Task requirements - The pictures in the listing below are to be skipped, while the lines between the line holding "An den verschneiten Bergen von Tirol vorbei" and the line holding "Libros: OFRENDA A", inclusive, are to be output exactly.

Given data -
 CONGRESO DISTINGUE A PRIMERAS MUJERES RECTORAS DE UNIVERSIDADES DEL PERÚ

...

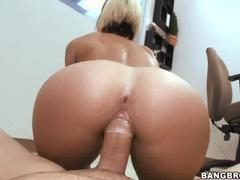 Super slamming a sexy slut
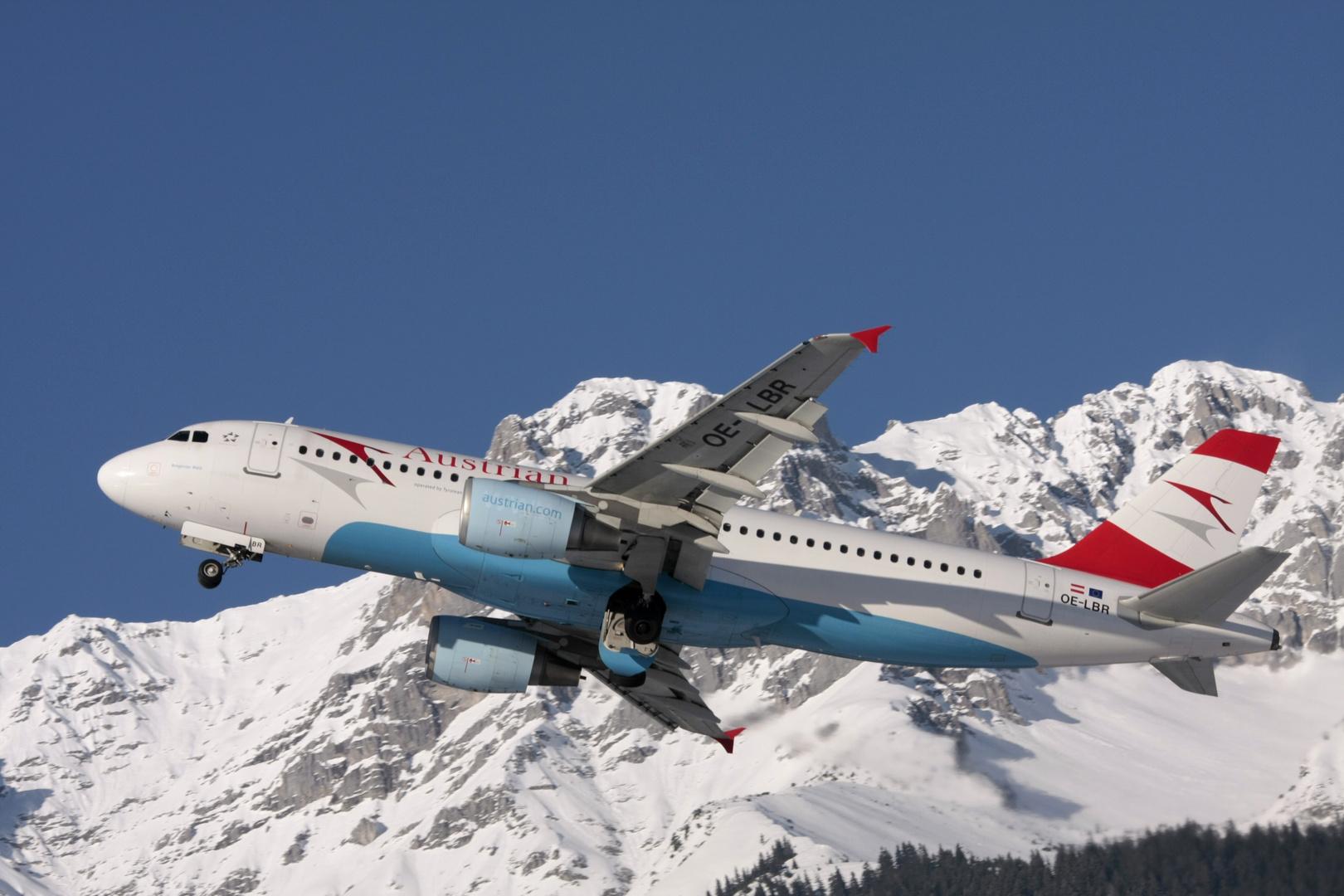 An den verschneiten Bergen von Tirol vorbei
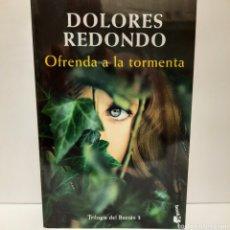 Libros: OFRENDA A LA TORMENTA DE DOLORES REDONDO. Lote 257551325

==

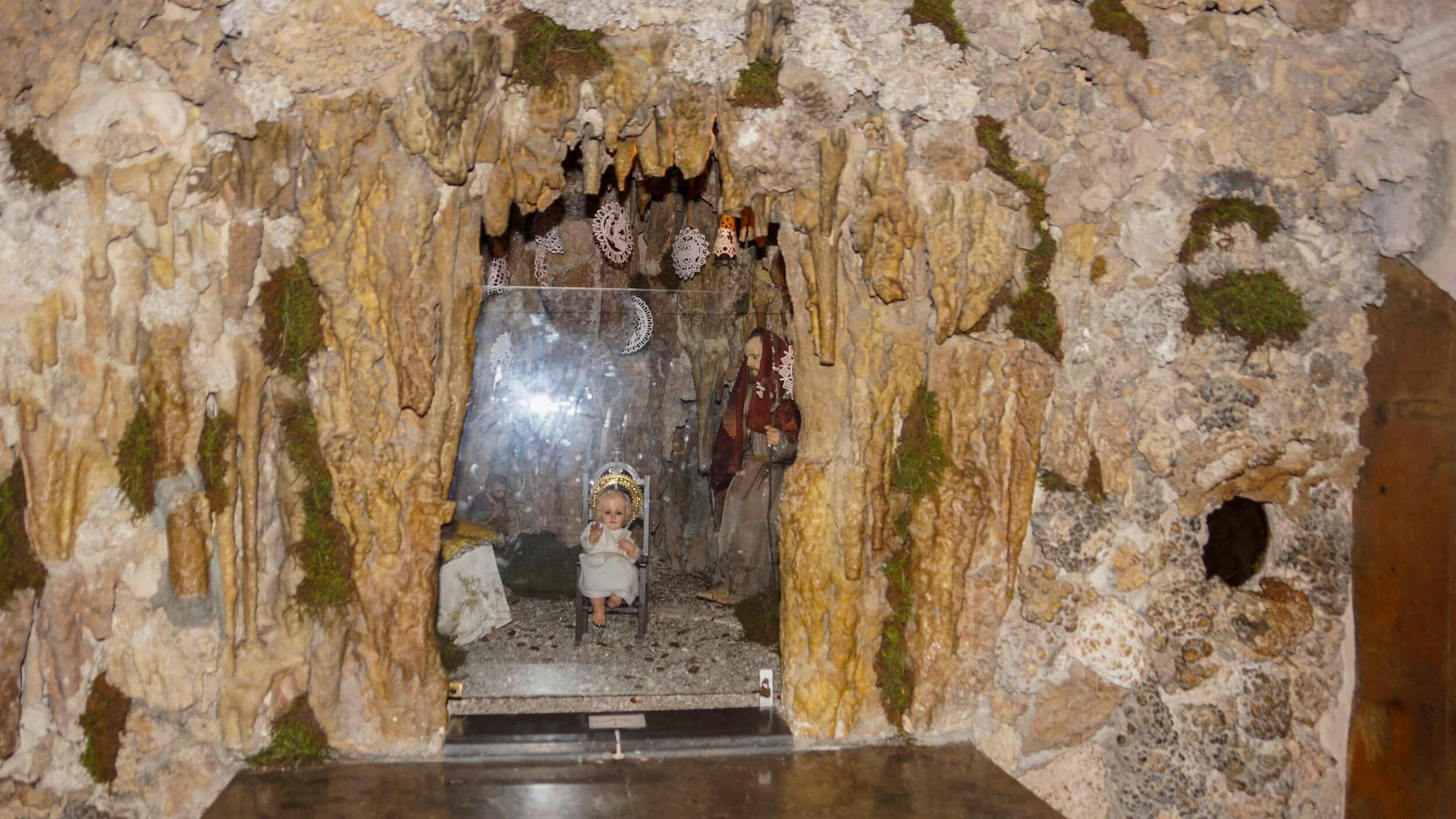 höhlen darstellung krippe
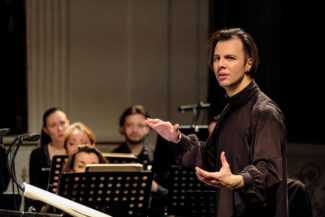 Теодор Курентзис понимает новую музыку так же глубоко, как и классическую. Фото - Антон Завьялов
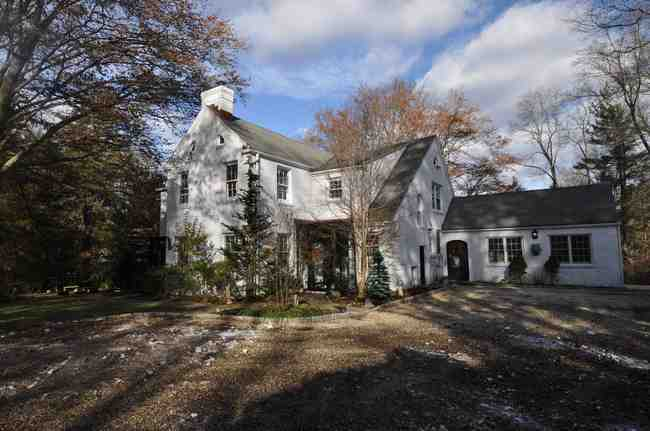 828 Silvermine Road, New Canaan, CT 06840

Exercise response -
 An den verschneiten Bergen von Tirol vorbei
 Libros: OFRENDA A LA TORMENTA DE DOLORES REDONDO. Lote 257551325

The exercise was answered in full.